Files
Abstract
A data-driven method of generalized adaptive ridge (GAR) for an automatic yet adaptive regression shrinkage and selection was proposed as the first part of this dissertation. In theory, GAR was proved to be equivalent to adaptive- LASSO, ridge and elastic net under appropriate conditions. Simulation results indicated GAR performs either better or equivalent to these methods, in terms of both prediction accuracy and computational speed due to its flexibility of our newly developed algorithm. The second part of this dissertation is on a general adaptive L2-regularized optimization problem for a general loss function. This adaptive L2 penalty term was proved to be equivalent adaptive L1 penalty, adaptive L2 penalty, and combined adaptive L1 and L2 penalty with appropriate choice of parameters and assuming loss function is differentiable. Two algorithms using Newton-Raphson method for the case of the number of predictors (p) less than the number of sample size (n), and sequential minimal optimization (SMO) method for the case p>n and correlated data were developed. The efficacy of this approach was illustrated by simulations, comparisons with other methods and real data analysis.
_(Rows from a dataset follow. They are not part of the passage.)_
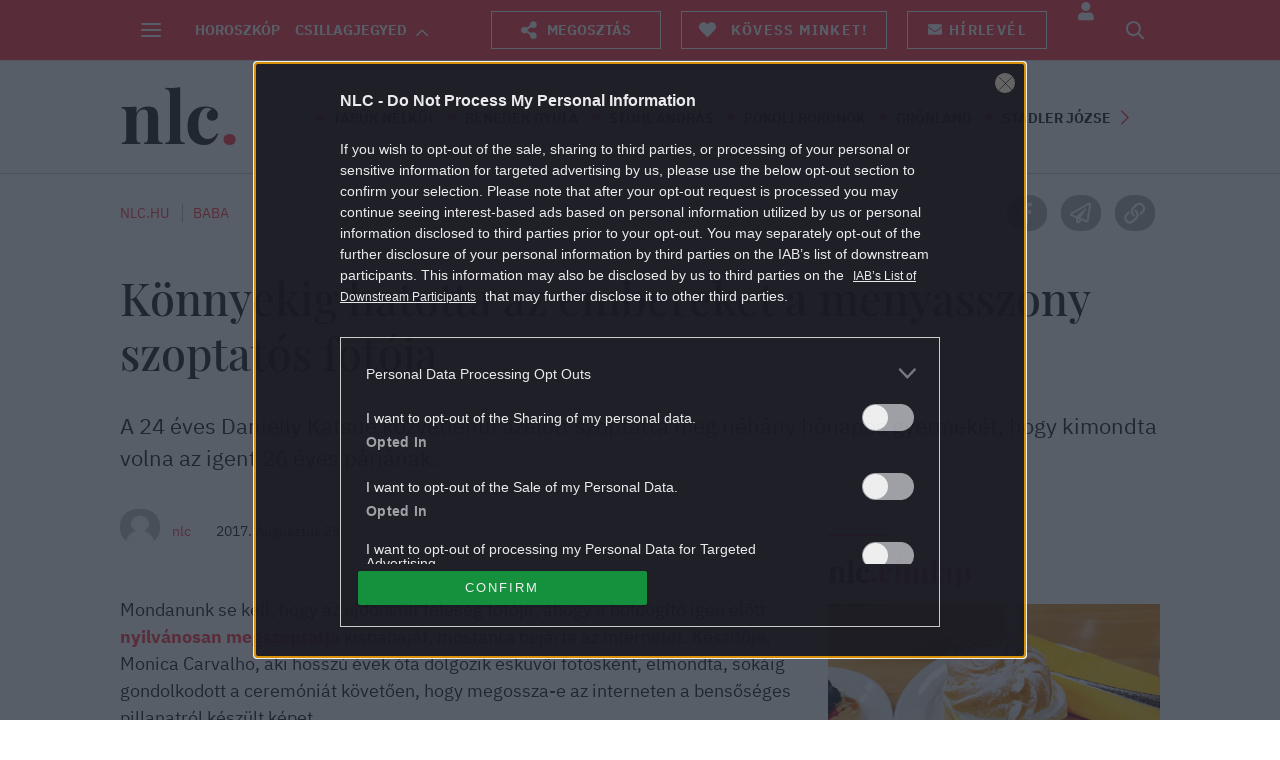

--- FILE ---
content_type: text/html; charset=utf-8
request_url: https://www.google.com/recaptcha/api2/aframe
body_size: 183
content:
<!DOCTYPE HTML><html><head><meta http-equiv="content-type" content="text/html; charset=UTF-8"></head><body><script nonce="3nbB3snF1G_7STDbpeCIPA">/** Anti-fraud and anti-abuse applications only. See google.com/recaptcha */ try{var clients={'sodar':'https://pagead2.googlesyndication.com/pagead/sodar?'};window.addEventListener("message",function(a){try{if(a.source===window.parent){var b=JSON.parse(a.data);var c=clients[b['id']];if(c){var d=document.createElement('img');d.src=c+b['params']+'&rc='+(localStorage.getItem("rc::a")?sessionStorage.getItem("rc::b"):"");window.document.body.appendChild(d);sessionStorage.setItem("rc::e",parseInt(sessionStorage.getItem("rc::e")||0)+1);localStorage.setItem("rc::h",'1769345033087');}}}catch(b){}});window.parent.postMessage("_grecaptcha_ready", "*");}catch(b){}</script></body></html>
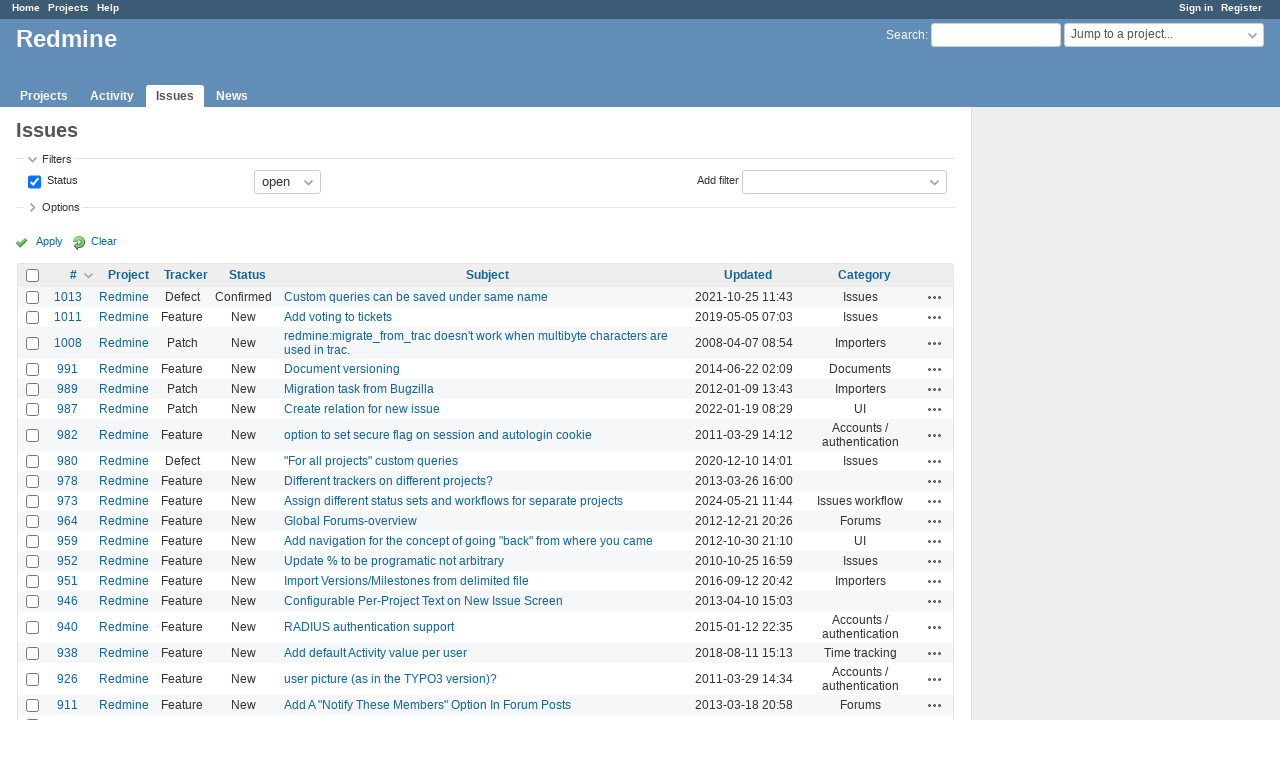

--- FILE ---
content_type: text/html; charset=utf-8
request_url: https://www.google.com/recaptcha/api2/aframe
body_size: 265
content:
<!DOCTYPE HTML><html><head><meta http-equiv="content-type" content="text/html; charset=UTF-8"></head><body><script nonce="bnnmd8Hzl-yMiR2tUOv89A">/** Anti-fraud and anti-abuse applications only. See google.com/recaptcha */ try{var clients={'sodar':'https://pagead2.googlesyndication.com/pagead/sodar?'};window.addEventListener("message",function(a){try{if(a.source===window.parent){var b=JSON.parse(a.data);var c=clients[b['id']];if(c){var d=document.createElement('img');d.src=c+b['params']+'&rc='+(localStorage.getItem("rc::a")?sessionStorage.getItem("rc::b"):"");window.document.body.appendChild(d);sessionStorage.setItem("rc::e",parseInt(sessionStorage.getItem("rc::e")||0)+1);localStorage.setItem("rc::h",'1769428796858');}}}catch(b){}});window.parent.postMessage("_grecaptcha_ready", "*");}catch(b){}</script></body></html>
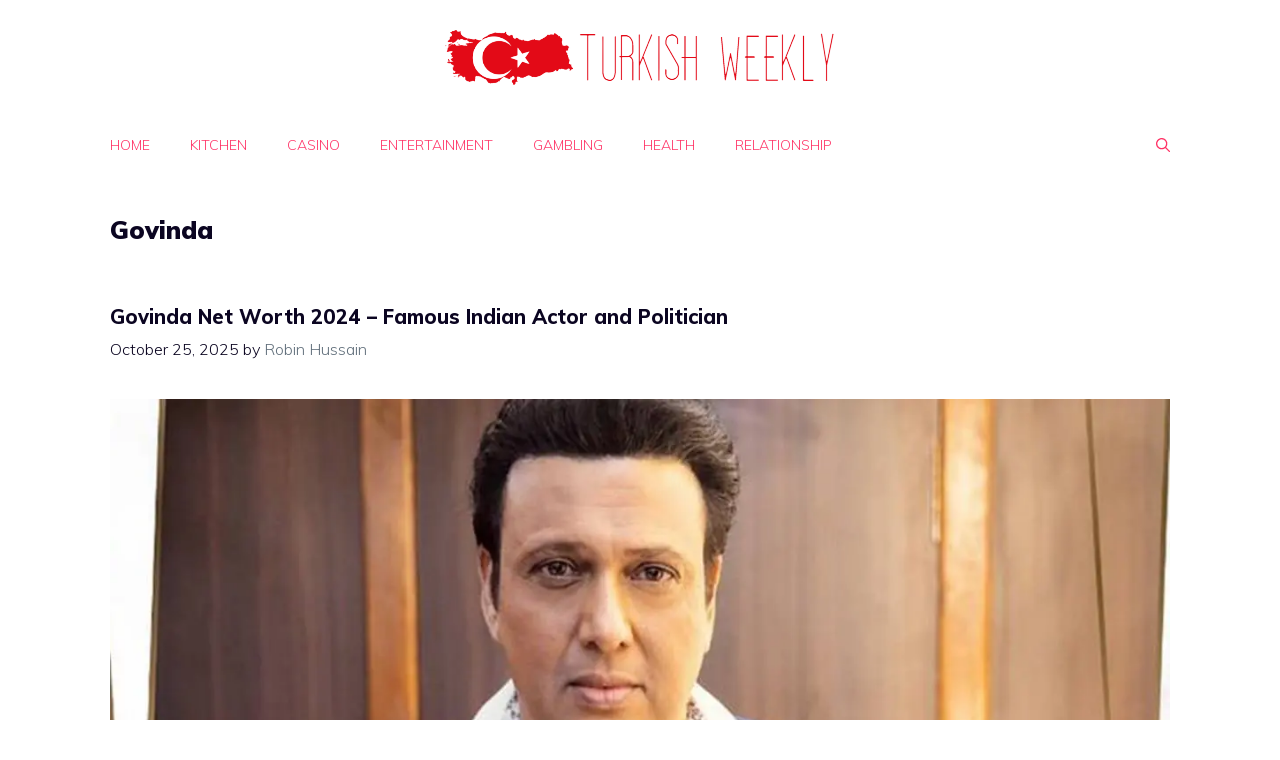

--- FILE ---
content_type: text/html; charset=utf-8
request_url: https://www.google.com/recaptcha/api2/aframe
body_size: 267
content:
<!DOCTYPE HTML><html><head><meta http-equiv="content-type" content="text/html; charset=UTF-8"></head><body><script nonce="HE24-FgZ1UgB7e-OpwunFQ">/** Anti-fraud and anti-abuse applications only. See google.com/recaptcha */ try{var clients={'sodar':'https://pagead2.googlesyndication.com/pagead/sodar?'};window.addEventListener("message",function(a){try{if(a.source===window.parent){var b=JSON.parse(a.data);var c=clients[b['id']];if(c){var d=document.createElement('img');d.src=c+b['params']+'&rc='+(localStorage.getItem("rc::a")?sessionStorage.getItem("rc::b"):"");window.document.body.appendChild(d);sessionStorage.setItem("rc::e",parseInt(sessionStorage.getItem("rc::e")||0)+1);localStorage.setItem("rc::h",'1763033316969');}}}catch(b){}});window.parent.postMessage("_grecaptcha_ready", "*");}catch(b){}</script></body></html>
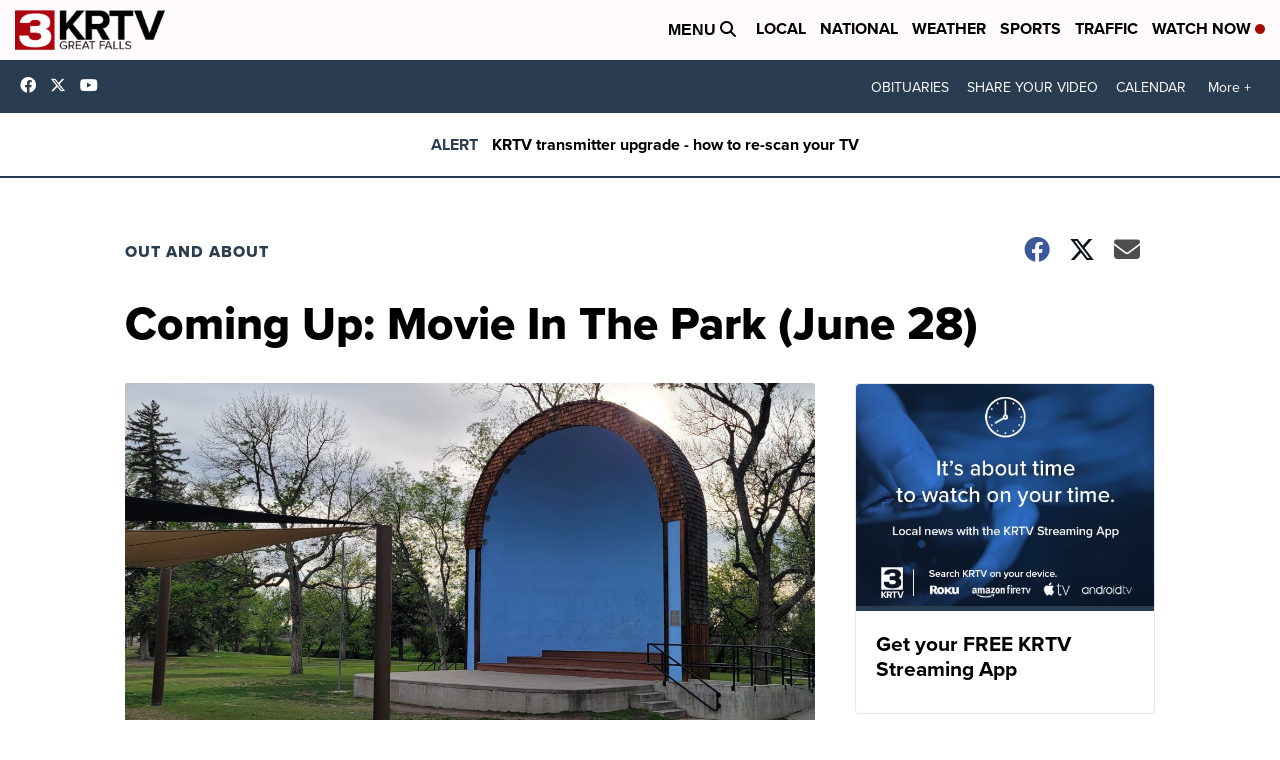

--- FILE ---
content_type: application/javascript; charset=utf-8
request_url: https://fundingchoicesmessages.google.com/f/AGSKWxUE9Soum94NTox_aIu3ThZl6Rc0yCi4KwYhJxqUMVPPVqsEKrIV7oMz0kFxdyIAddV5lSJMeQiJDVE-hjGZxwEKTUTTX9l0F6Kcd2F7YtZ3wktlm9PbrjOChGRSbBklNnzdTnNabaWMGSOi97XjcrkBu_k-WpJbmEWM5OmeX9gIP1x4RA3JPaL3J0MO/_/ads7./beta-ad./admeld.&adpageurl=/adlantis.
body_size: -1293
content:
window['ea5c10db-589f-44fc-baf8-f71cd5cd73e7'] = true;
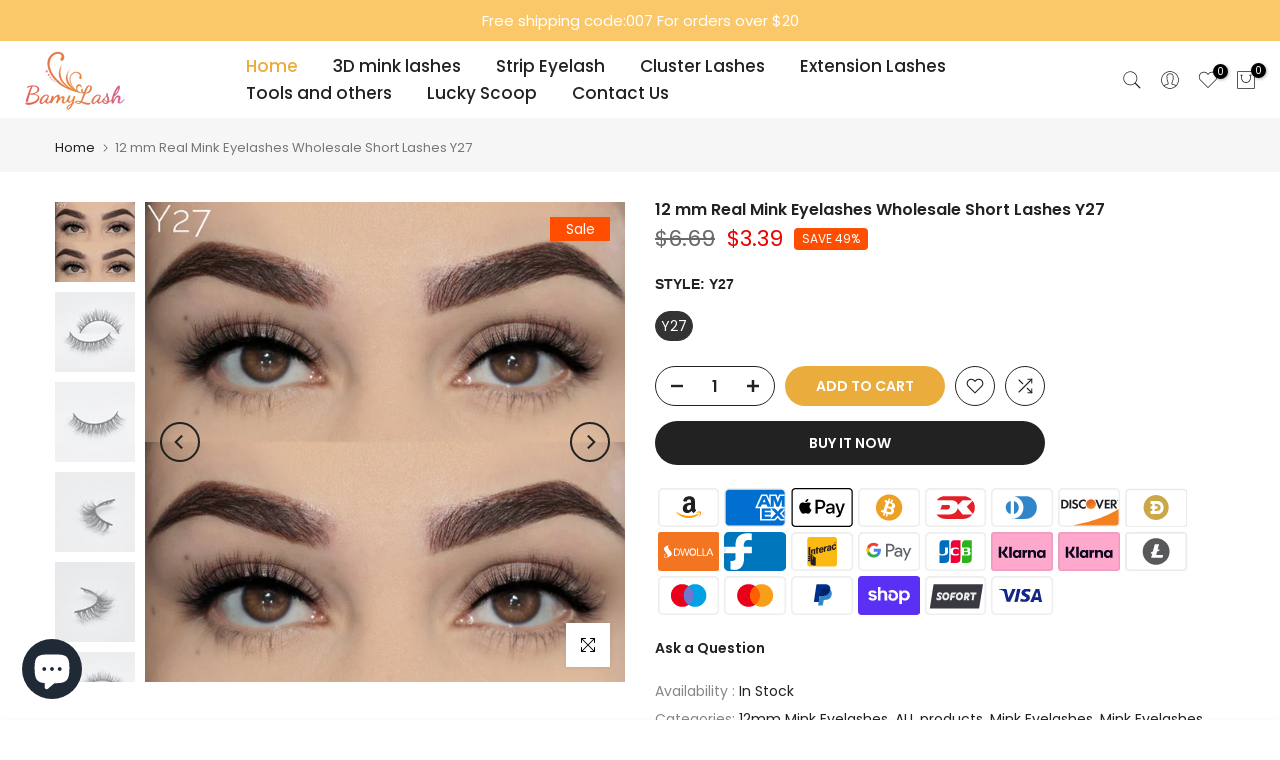

--- FILE ---
content_type: text/css
request_url: https://bamylash.com/cdn/shop/t/13/assets/search-hidden.css?v=139922884370207432601677121045
body_size: 92
content:
#t4s-search-hidden .t4s-drawer__header{padding:5px 0 5px 20px}#t4s-search-hidden .t4s-drawer__header span{font-weight:500}#t4s-search-hidden .t4s-mini-search__frm{padding:30px 20px;border-bottom:1px solid rgba(var(--border-color-rgb),.8)}#t4s-search-hidden .t4s-drawer__close{transition:.3s}#t4s-search-hidden .t4s-drawer__close:hover{background-color:transparent;transform:rotate(180deg)}#t4s-search-hidden .t4s-mini-search__cat{margin-bottom:20px}#t4s-search-hidden input:not([type=submit]):not([type=checkbox]),#t4s-search-hidden select,#t4s-search-hidden textarea{border:1px solid var(--border-color);height:40px;font-size:13px;outline:0;color:var(--text-color);border-radius:0;max-width:100%;width:100%}#t4s-search-hidden input:not([type=submit]):not([type=checkbox]),#t4s-search-hidden textarea{padding:0 15px}#t4s-search-hidden select{vertical-align:middle;font-size:14px;transition:border-color .5s ease 0s;color:var(--secondary-color);border-radius:var(--btn-radius)}#t4s-search-hidden input.t4s-mini-search__input:not([type=submit]):not([type=checkbox]){padding:0 50px 0 20px;line-height:18px;color:var(--secondary-color);border-radius:var(--btn-radius);-webkit-appearance:none;-moz-appearance:none;appearance:none}.t4s-mini-search__submit{position:absolute;top:0;right:0;bottom:0;padding:0;width:50px;border:none;background-color:transparent;color:var(--secondary-color);font-size:15px;font-weight:600;min-height:40px;border-radius:var(--btn-radius);transition:.3s;display:inline-flex;justify-content:center;align-items:center}.t4s-mini-search__submit:hover{background-color:transparent;color:var(--secondary-color)}.t4s-mini-search__keys{font-size:12px;margin-top:10px;margin-left:20px}.t4s-mini-search__label{color:var(--secondary-color);margin-right:5px}.t4s-mini-search__listKey{padding:0;margin:0}.t4s-mini-search__listKey li a{font-weight:400;color:var(--text-color)}.t4s-mini-search__listKey li a:hover{color:var(--accent-color)}.t4s-mini-search__title{font-weight:600;color:var(--secondary-color);padding:10px 20px;border-bottom:1px solid rgba(var(--border-color-rgb),.8);box-shadow:0 3px 10px #81818133}#t4s-search-hidden div[data-viewall-search]{padding:12px 20px;border-top:1px solid rgba(var(--border-color-rgb),.7);box-shadow:0 0 10px rgba(var(--border-color-rgb),.7)}.t4s-mini-search__viewAll{font-size:14px;font-weight:600;transition:.3s;color:var(--secondary-color)}.t4s-mini-search__viewAll svg{width:18px;height:auto;fill:currentColor;position:relative;top:3px;transition:-webkit-transform .2s ease-in-out,transform .2s ease-in-out}.t4s-mini-search__viewAll:hover>svg{-webkit-transform:translateX(.25rem);transform:translate(.25rem)}.t4s-mini-search__content{padding:20px}#t4s-search-hidden .t4s-widget_img_pr{padding-right:0;min-width:95px;max-width:95px;max-height:120px}#t4s-search-hidden .t4s-widget_img_pr>a{height:100%}#t4s-search-hidden .t4s-widget_img_pr img{max-height:120px;object-fit:contain}#t4s-search-hidden .t4s-widget_if_pr{padding-left:10px!important;color:var(--text-color)}#t4s-search-hidden .t4s-space-item-inner:not(:last-child),.t4s-frm-search__results .t4s-space-item-inner:not(:last-child){margin-bottom:10px;padding-bottom:10px}#t4s-search-hidden .t4s-product-title{color:var(--secondary-color);font-weight:500;line-height:24px}#t4s-search-hidden .t4s-product-title:hover{color:var(--accent-color)}.t4s-skeleton_img{background:#e1e3e4;padding-bottom:100%;width:80px}.t4s-skeleton_txt1,.t4s-skeleton_txt2{height:10px;width:100%;background:#e1e3e4;margin-bottom:8px}.t4s-skeleton_txt2{width:38%;margin-bottom:0}.t4s-skeleton_wrap{padding:20px;animation:.45s linear 0s infinite alternate none running skeletonAnimation;will-change:opacity}@-webkit-keyframes skeletonAnimation{0%{opacity:.45}to{opacity:.9}}@keyframes skeletonAnimation{0%{opacity:.45}to{opacity:.9}}
/*# sourceMappingURL=/cdn/shop/t/13/assets/search-hidden.css.map?v=139922884370207432601677121045 */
The last part of this dissertation is about adaptive three-way decomposition (ATWD) which combines the adaptive approach in the first part of this dissertation and popular three-way decomposition (TWD) in chemical sciences to analyze nuclear magnetic resonance (NMR) data. This method can be used to reduce the effects of signal noises and dimensionality of the spectral data, provide efficient estimates of spectral components, interpret all the signals retrieved from NMR data, and translate structural information efficiently. Its effective usefulness were illustrated in both simulation studies and real data analysis.